Kate frowned at the clear blue skies. “How can you possibly tell?”
He opened a bottle of sparkling water, then grinned. “Heard it on the radio in the cab.”
“They must have it wrong,” she said. “It’s clear as a bell.”
“Hi, Kate,” someone said, a thin voice behind her.
She twisted and found herself face-to-face with Sally Rose, the starriest superstar author at the entire event, and one of Kate’s all-time favorite writers. She shot up out of her seat and practically curtsied, making Sally laugh and place her suntanned, liver-spotted hand on Kate’s arm.
“I read an advance copy of your book on holiday in Portugal a few weeks ago,” Sally rasped, in a voice Kate would have recognized in her sleep. “You’ve got a dazzling future ahead of you, my darling.”
And then she was gone, clutching the arm of her assistant. Sally’s books were myth and legend among the romance community, her inimitable heroes and ballsy heroines the bedrock of the genre for the last thirty years.
“Oh my God, I love Sally Rose with my whole heart,” she said, watching her retreating figure. “I should have said something, anything. Did I even say thank you? Oh shit, I didn’t, did I? I was dumbstruck by the sight of her. She’s going to think I’m a monster.”
“You curtsied, I think she got the message. Prue will be straight on the phone to get a cover quote for the next print run,” Charlie said. “Speaking of which, I bring news.”
“Go on?”
He put his plate down and gave her his undivided attention, sending heat prickling up her neck.
“It’s made tomorrow’s Sunday Times list, Kate. Straight in at number three.”
She gasped, wide-eyed, and he put a cautionary finger against his lips. “You can’t breathe a word until it’s out in print.”
She stared at him, her fingertips pressed against her mouth to stop any noise escaping. He nodded, triumph in his whiskey-cola eyes, enjoying being the one to deliver the news every author dreams of, even pseudo ones.
“I can’t believe it, Charlie,” she whispered, euphoric. “They won’t change their minds?”
He turned his mobile around to show her Prue’s confirmation email, the flurry of out-of-character exclamation marks and whoops.
“Wow,” she murmured. “This is really special, isn’t it?”
He whistled low under his breath. “It sure is. Everyone’s excited.”
She sat for a few quiet seconds thinking about Sally Rose, and the readers she’d met in the tent, and the impending Sunday Times listing. It was all such terrific news, validation that the book was knocking it out of the park.
“Okay?” Charlie said, watching her carefully.
She nodded, then shrugged. “It’s…I don’t know. I’m being selfish, really. I just wonder how it would feel if it was genuinely mine, you know? If I’d actually written the Sunday Times bestseller that Sally Rose loves.” She stopped, then started again. “I feel like a fraud among all these people.”
“Right.” He drummed his fingers on the table.
“Kate, how many people have told you just today how much they love the book? The woman who said it took her mind off her husband’s illness, or the girl who’d read it to her neighbor who can’t see to read anymore?
None of those things would have happened without you. ”
She took a cooling drink of water, trying to let Charlie’s conviction shore up her own. Her face must have told him she wasn’t quite there yet, and she really needed to get over this attack of nerves before she went back inside the tent.
“You’ve seen Russian Matryoshka dolls?” he said.
She frowned. “Liv had a set when we were kids.”
“Right,” he said, his knees skimming hers as he turned to look her straight in the eyes.

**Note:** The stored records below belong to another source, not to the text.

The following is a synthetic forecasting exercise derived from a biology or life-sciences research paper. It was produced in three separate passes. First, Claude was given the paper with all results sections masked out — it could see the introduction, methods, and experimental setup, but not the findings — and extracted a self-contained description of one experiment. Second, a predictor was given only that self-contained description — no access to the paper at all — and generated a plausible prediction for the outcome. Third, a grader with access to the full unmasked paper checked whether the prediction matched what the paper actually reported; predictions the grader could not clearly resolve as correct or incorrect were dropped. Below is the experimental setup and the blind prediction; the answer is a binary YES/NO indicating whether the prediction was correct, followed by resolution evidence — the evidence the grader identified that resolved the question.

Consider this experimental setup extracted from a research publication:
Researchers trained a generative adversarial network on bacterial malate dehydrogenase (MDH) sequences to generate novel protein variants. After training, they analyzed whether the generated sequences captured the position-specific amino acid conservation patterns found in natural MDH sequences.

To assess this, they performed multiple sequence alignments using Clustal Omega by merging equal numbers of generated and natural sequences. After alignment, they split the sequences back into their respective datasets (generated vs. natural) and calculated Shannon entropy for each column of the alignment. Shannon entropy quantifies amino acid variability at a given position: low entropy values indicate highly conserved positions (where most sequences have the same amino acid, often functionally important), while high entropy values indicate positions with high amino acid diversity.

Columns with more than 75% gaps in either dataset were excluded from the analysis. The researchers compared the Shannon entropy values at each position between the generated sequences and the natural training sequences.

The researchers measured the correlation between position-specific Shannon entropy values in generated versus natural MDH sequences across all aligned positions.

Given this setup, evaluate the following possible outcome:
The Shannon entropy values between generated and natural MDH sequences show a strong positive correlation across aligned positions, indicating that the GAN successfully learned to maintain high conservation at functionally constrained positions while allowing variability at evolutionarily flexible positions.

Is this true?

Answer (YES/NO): YES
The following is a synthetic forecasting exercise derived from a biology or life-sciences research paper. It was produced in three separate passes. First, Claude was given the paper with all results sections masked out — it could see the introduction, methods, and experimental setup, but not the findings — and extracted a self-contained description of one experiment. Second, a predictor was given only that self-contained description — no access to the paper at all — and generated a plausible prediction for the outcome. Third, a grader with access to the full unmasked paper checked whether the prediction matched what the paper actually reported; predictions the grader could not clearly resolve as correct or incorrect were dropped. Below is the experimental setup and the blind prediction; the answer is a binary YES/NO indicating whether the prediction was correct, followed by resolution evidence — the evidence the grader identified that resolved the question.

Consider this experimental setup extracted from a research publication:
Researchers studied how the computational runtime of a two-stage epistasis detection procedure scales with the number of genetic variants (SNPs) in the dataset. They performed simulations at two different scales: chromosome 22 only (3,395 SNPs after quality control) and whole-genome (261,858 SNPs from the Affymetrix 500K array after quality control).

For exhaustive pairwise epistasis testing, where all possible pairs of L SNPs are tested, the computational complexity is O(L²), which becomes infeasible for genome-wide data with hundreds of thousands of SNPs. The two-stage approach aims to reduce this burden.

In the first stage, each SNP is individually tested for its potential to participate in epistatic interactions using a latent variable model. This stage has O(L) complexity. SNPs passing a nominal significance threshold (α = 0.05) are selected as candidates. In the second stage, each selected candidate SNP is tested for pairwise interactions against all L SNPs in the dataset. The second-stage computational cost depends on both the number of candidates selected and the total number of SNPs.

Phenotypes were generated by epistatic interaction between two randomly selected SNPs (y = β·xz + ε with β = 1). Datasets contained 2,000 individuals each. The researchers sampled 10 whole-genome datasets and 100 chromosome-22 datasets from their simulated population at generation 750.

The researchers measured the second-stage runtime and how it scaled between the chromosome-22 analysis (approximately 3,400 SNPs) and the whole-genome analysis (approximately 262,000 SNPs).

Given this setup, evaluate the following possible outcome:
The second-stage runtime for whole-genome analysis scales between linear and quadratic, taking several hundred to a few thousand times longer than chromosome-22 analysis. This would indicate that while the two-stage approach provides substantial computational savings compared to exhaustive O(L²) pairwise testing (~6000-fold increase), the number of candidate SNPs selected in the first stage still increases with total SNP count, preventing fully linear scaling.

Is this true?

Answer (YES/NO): NO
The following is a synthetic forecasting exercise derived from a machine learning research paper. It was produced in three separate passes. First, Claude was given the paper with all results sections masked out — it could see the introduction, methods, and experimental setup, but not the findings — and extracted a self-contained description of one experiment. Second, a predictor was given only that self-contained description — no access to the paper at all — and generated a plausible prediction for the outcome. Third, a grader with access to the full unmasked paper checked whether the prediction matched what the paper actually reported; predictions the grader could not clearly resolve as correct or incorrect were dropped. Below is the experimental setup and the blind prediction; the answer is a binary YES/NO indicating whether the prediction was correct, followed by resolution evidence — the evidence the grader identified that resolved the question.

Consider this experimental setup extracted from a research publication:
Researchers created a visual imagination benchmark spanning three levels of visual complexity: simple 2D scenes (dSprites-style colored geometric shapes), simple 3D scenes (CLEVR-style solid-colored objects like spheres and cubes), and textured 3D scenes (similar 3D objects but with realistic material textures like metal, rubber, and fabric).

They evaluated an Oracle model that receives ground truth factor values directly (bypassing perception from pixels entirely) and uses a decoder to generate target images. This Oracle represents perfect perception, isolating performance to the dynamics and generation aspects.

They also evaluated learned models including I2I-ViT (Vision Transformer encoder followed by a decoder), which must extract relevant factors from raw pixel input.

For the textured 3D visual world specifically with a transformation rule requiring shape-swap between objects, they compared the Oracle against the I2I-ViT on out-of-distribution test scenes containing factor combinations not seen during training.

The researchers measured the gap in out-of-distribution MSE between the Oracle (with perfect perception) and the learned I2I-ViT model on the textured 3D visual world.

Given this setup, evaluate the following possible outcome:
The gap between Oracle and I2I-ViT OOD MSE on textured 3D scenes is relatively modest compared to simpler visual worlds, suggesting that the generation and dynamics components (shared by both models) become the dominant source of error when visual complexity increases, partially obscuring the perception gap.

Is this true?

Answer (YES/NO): NO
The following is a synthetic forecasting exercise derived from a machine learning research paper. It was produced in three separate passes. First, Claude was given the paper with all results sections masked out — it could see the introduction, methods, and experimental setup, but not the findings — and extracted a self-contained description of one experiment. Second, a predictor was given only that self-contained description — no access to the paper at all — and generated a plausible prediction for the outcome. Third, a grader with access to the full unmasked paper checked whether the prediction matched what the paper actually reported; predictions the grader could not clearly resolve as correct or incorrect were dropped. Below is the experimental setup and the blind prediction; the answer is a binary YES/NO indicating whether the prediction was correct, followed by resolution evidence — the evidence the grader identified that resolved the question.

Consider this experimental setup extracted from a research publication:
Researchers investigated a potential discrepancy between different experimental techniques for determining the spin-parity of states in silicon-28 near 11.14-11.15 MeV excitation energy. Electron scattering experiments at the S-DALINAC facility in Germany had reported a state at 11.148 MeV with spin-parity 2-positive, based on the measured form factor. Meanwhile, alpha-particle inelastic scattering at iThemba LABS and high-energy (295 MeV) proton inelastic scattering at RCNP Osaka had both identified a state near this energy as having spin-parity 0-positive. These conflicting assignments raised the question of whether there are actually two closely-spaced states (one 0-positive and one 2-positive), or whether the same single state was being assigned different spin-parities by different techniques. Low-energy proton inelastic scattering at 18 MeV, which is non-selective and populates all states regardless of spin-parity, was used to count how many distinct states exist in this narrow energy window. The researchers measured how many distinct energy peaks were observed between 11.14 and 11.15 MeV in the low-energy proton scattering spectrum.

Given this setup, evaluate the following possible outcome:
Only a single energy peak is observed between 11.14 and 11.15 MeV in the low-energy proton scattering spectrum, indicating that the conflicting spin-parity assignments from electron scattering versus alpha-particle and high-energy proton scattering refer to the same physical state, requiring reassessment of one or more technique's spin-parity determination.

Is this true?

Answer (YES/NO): YES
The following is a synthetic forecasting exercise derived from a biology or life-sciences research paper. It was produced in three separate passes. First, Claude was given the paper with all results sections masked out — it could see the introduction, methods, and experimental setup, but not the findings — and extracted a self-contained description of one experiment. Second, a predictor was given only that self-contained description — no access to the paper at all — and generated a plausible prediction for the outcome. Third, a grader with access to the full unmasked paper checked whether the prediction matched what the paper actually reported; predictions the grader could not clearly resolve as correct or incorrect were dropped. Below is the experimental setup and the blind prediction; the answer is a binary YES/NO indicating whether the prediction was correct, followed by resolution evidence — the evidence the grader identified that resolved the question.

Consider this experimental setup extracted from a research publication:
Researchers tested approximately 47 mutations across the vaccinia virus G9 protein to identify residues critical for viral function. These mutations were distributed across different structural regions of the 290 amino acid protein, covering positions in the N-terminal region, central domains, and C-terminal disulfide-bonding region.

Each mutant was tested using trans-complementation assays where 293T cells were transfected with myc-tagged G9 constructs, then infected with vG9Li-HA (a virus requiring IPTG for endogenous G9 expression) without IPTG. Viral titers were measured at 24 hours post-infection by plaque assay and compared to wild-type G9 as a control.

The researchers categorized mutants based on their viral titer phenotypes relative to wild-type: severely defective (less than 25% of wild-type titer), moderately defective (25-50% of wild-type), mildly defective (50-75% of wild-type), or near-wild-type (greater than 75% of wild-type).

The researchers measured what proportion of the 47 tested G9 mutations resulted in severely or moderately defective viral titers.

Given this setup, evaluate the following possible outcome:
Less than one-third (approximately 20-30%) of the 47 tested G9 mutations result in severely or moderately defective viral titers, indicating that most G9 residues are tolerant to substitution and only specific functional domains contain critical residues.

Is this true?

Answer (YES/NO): YES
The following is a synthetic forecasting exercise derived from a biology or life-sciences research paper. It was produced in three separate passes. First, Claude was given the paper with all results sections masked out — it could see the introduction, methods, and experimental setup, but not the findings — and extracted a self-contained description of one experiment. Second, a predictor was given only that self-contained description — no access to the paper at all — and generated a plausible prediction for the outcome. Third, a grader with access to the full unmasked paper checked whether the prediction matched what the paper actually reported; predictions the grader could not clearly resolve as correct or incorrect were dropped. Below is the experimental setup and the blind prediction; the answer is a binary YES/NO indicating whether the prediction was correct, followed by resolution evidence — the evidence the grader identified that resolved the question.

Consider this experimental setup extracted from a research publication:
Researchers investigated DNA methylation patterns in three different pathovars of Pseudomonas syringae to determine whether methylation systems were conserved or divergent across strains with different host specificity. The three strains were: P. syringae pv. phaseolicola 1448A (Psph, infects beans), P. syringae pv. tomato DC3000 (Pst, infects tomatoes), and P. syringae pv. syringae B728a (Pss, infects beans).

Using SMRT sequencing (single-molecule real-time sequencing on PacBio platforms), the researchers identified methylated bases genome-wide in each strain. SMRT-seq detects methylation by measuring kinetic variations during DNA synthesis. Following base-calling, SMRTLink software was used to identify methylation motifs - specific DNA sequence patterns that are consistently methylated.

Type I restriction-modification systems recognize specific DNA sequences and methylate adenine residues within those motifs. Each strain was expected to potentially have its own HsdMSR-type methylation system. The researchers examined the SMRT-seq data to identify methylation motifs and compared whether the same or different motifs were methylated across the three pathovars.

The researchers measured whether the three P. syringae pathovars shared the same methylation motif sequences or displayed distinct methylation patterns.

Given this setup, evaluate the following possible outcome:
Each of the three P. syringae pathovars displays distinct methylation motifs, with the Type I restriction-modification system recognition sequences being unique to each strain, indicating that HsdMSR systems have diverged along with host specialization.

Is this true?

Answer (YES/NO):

“See the book as the smallest doll in the center.” He bunched her hand into a fist on the bench between them.
“Then there’s the author,” he said, blanketing her fist with his own hand.
He nodded for her to add her other hand to the top of the pile.
“That one is you,” he said, and then he placed his bigger, warm hand over hers like a protective cap. “This is me, then the publisher. We’re one team, all working together to protect the book and get it out there into the hands of the people who matter the most. The people queuing in that tent.”
She looked at his fingers, strong and capable over hers, and then she looked up into his dark, deadly serious eyes and believed him.
“It’s a good thing,” she said, letting out a long, slow breath.
“A really good thing,” he said. “Now come on. Kate Darrowby’s public awaits.”